Using CENS-developed participatory sensing technologies, MOBILIZE will develop and implement challenging, engaging, hands-on projects and curricula for high school computer science courses, as well as for standards-based mathematics and science classes. Participatory sensing allows students to collect and analyze data using mobile phones and Web technology.
The pilot project will initially launch in urban Los Angeles high schools and later be disseminated to schools throughout the country.
Running on Empty Report Released
The Running on Empty report by CSTA and the ACM Education Policy Committee has just been released. It’s a state-by-state analysis of how well each state’s K-12 learning objectives meet the learning objectives in the ACM K-12 curriculum objectives. It paints a pretty miserable picture, but it also sets a yardstick by which to measure our progress upward from here.
Computer science and the technologies it enables now lie at the heart of our economy, our daily lives, and scientific enterprise. As the digital age has transformed the world and workforce, U.S. K–12 education has fallen woefully behind in preparing students with the fundamental computer science knowledge and skills they need for future success. To be a well-educated citizen as we move toward an ever-more computing-intensive world and to be prepared for the jobs of the 21st Century, students must have a deeper understanding of the fundamentals of computer science.
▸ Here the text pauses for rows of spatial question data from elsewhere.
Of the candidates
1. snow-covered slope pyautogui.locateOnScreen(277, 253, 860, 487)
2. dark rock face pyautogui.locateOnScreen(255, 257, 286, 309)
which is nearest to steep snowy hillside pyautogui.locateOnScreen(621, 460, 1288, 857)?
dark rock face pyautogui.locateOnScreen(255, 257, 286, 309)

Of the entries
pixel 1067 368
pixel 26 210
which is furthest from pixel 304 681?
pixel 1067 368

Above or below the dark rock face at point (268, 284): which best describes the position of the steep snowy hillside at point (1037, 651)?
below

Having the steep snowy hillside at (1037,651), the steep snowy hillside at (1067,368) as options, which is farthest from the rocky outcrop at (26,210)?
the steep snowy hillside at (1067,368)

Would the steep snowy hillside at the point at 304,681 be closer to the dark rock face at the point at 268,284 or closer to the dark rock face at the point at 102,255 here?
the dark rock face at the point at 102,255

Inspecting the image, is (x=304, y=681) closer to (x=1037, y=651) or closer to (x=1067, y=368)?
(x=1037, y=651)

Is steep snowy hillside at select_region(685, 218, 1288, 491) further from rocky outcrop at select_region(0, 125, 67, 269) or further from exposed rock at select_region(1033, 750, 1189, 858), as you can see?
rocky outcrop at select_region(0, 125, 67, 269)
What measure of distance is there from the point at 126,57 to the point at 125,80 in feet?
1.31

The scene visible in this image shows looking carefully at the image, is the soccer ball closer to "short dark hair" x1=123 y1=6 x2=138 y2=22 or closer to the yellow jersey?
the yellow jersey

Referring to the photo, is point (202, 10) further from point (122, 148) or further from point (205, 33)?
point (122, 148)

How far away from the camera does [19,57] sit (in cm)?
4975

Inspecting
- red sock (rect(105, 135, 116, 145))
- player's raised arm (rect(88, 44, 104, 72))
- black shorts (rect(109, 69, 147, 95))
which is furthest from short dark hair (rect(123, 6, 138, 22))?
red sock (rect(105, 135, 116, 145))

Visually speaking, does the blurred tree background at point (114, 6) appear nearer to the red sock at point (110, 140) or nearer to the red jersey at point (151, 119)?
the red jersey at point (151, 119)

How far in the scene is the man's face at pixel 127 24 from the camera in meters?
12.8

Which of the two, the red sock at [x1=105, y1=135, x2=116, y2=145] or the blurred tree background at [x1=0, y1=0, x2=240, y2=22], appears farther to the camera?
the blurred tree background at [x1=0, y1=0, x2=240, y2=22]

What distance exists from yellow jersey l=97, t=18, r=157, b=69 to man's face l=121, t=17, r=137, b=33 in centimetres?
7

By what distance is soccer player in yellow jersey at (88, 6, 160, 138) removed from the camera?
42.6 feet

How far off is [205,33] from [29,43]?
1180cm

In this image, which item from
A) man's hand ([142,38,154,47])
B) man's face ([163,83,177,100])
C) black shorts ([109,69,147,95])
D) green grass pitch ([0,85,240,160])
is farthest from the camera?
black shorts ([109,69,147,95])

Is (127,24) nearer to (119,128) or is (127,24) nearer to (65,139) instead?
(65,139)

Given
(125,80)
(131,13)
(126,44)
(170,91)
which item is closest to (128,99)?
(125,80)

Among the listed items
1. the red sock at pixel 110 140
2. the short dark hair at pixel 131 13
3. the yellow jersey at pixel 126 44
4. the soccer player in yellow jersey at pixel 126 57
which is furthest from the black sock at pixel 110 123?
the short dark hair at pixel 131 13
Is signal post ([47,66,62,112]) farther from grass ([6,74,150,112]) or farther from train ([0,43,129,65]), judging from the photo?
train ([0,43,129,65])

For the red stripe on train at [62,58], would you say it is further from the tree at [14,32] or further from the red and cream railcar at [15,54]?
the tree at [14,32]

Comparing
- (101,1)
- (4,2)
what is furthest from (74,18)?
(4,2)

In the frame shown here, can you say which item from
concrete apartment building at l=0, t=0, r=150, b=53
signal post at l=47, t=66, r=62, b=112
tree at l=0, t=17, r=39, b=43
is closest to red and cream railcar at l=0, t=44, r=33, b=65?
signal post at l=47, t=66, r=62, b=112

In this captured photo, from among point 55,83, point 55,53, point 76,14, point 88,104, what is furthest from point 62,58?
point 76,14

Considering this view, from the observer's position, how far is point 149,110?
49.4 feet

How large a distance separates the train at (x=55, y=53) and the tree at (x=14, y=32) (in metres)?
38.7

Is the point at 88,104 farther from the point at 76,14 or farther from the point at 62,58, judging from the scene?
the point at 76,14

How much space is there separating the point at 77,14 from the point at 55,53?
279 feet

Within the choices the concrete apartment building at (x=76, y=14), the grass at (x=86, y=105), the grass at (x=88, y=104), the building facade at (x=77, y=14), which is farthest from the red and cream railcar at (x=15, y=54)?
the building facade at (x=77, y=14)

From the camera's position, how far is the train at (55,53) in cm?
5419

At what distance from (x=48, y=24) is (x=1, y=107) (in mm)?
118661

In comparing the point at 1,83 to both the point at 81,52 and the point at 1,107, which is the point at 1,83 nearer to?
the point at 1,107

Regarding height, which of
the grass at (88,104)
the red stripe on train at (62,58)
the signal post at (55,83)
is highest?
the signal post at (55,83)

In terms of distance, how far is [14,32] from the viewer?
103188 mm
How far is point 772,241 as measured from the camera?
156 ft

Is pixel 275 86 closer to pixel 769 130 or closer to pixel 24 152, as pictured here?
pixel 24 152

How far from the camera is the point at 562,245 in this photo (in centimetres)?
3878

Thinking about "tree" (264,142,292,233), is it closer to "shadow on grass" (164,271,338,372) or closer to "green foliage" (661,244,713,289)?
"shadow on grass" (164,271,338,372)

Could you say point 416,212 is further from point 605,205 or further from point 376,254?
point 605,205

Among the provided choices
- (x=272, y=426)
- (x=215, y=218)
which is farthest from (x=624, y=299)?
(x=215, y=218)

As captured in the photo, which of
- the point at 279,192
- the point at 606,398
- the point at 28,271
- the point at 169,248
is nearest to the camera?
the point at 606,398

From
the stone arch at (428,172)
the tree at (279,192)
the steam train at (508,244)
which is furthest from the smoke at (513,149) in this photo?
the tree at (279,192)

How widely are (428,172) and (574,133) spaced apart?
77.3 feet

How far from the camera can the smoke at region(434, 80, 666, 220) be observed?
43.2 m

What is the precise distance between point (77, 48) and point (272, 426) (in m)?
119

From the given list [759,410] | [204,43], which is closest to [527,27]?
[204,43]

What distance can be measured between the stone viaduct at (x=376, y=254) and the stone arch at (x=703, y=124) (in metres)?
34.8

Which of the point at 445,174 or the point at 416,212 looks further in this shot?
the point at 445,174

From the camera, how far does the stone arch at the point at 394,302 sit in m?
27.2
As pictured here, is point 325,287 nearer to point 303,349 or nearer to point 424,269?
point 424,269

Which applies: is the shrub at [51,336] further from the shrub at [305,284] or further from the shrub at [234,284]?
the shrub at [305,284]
The report finds that roughly two-thirds of the country have few computer science education standards for secondary school education, and most states treat high school computer science courses as simply an elective and not part of a student’s core education.
via Running on Empty.
Are they Students or are they Learners?
Interesting blog post, contrasting “students” and “learners.” I think it’s written unfairly to teachers. Yes, “students” are there for grades — but they’re in the classroom because that’s the deal that they want. I’d love to get a class of 150 learners. My classes tend to be mostly filled with students. Now, there may be 30 learners in there, but given the descriptions here, it’s pretty clear that they’re okay on their own but the students aren’t. Learners can learn at a distance. Students are less successful at it.
Students…Learners
Relationship with educators Students are employees, required to obediently follow instructions…Learners are citizens with a vested interest in the learning society.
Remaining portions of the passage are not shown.